Aleynikov was convicted in December 2010 under the federal laws after he downloaded source code from Goldman Sachs’ company computers. The code operated the investment firm’s high-speed computer trading system, which gave Goldman Sachs a significant advantage over competitors.
Prosecutors in the original case argued he stole the code at the end of his time at Goldman Sachs in order to provide it to his new employer, Teza Technologies, a Goldman competitor.
The appeals case wasn’t focused on why Aleynikov downloaded the code or what he did with it, however. Instead, the court debated whether the National Stolen Property Act and Economic Espionage Act could be applied to source code. Since it was not physical property or designed to enter commerce transactions, the decision to convict Aleynikov under the federal acts was overturned.
The decision to overturn the case on the National Stole Property Act wasn’t surprising, according to Dennis E. Boyle, corporate espionage attorney at Boyle, Autry and Murphy.
“Other courts had ruled for years that intellectual property did not fall within the purview of the National Stolen Property Act,” he told TechNewsWorld. “The Second Circuit applied the elements of the statute as other courts had done and came to the same conclusion.”
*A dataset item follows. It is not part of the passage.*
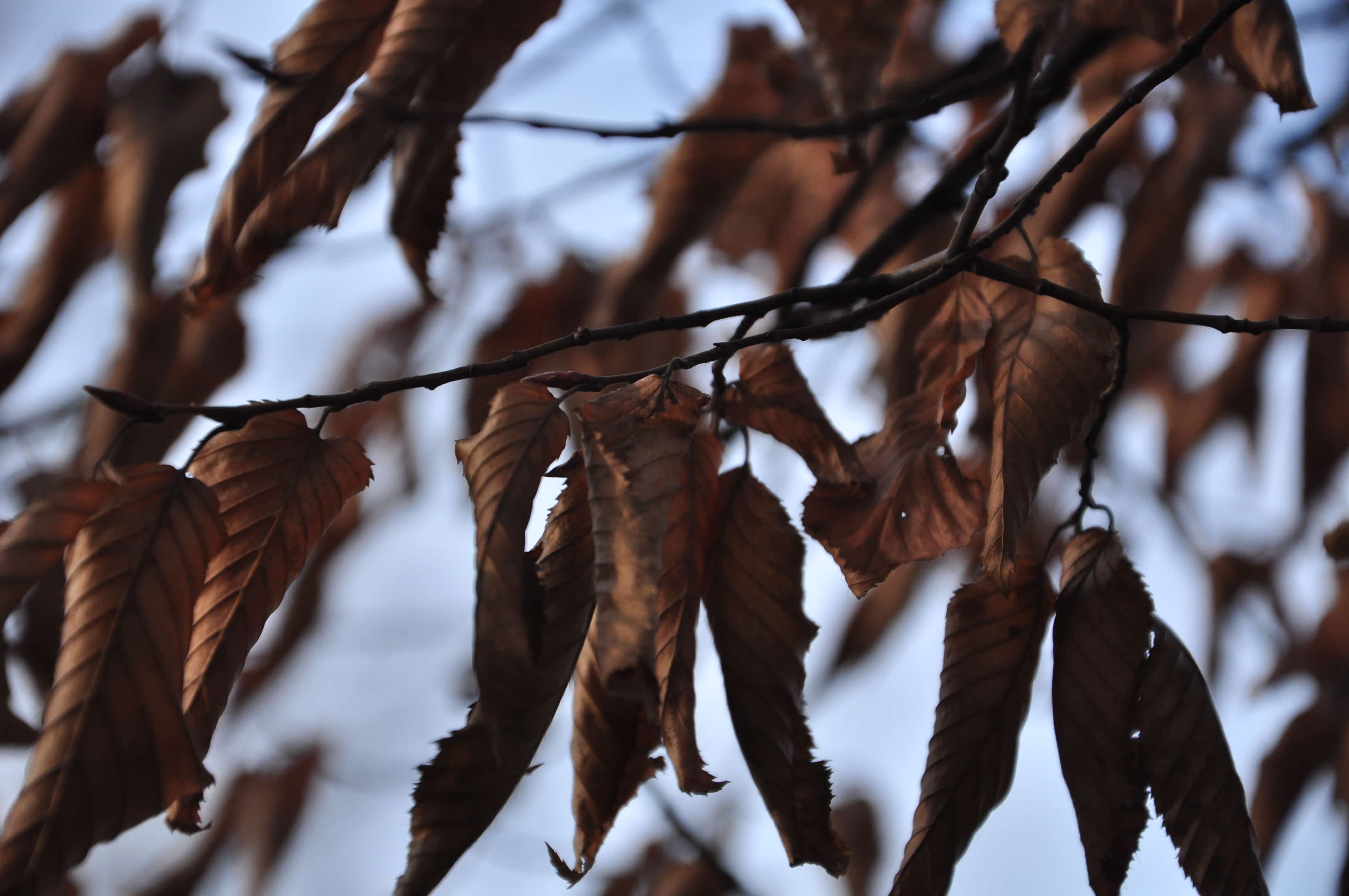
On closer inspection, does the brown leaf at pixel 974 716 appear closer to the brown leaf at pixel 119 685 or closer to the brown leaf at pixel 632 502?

The decision to overturn the charges regarding the Economic Espionage Act were more surprising, Boyle said. But given that the court adhered to a literal application of the law’s wording on interstate commerce, he said it’s clear that source code couldn’t be included.
“Applying these words literally, a source code would not ever be introduced into interstate commerce,” said Boyle.
The three-judge panel voted unanimously in the decision, but Judge Guido Calabresi wrote a concurring opinion stating he didn’t believe Congress, in writing the law, meant to leave out source code or other technologically related materials. His opinion suggested that if the Economic Espionage Act had been more up-to-date, the outcome of this case might have been very different.
“The law is always 10 to 20 years behind in technology,” Peter Brill, attorney at Brill Legal Group, told TechNewsWorld. “Here, the court acknowledged that this was overturned based upon poor wording of the law, not necessarily because of the conduct.”
In some ways, the law is making moves to catch up, although it’s still a growing concern as computer systems, software and digital media are becoming ever more valuable to corporations.
“I imagine that especially with the worldwide concern over the increase in data hacking and corporate espionage overall, there is going to be a greater focus on bringing some of these statutes up in legislation,” said Brill.
If not, said Boyle, prosecutors are going to continue to have a difficult time nailing hackers or other corporate thieves under federal law.
“The software piracy situation is frequently difficult for the government to reach, because although it seems like it should be illegal, frequently the act the government wishes to charge does not fit neatly into any criminal statute,” said Boyle.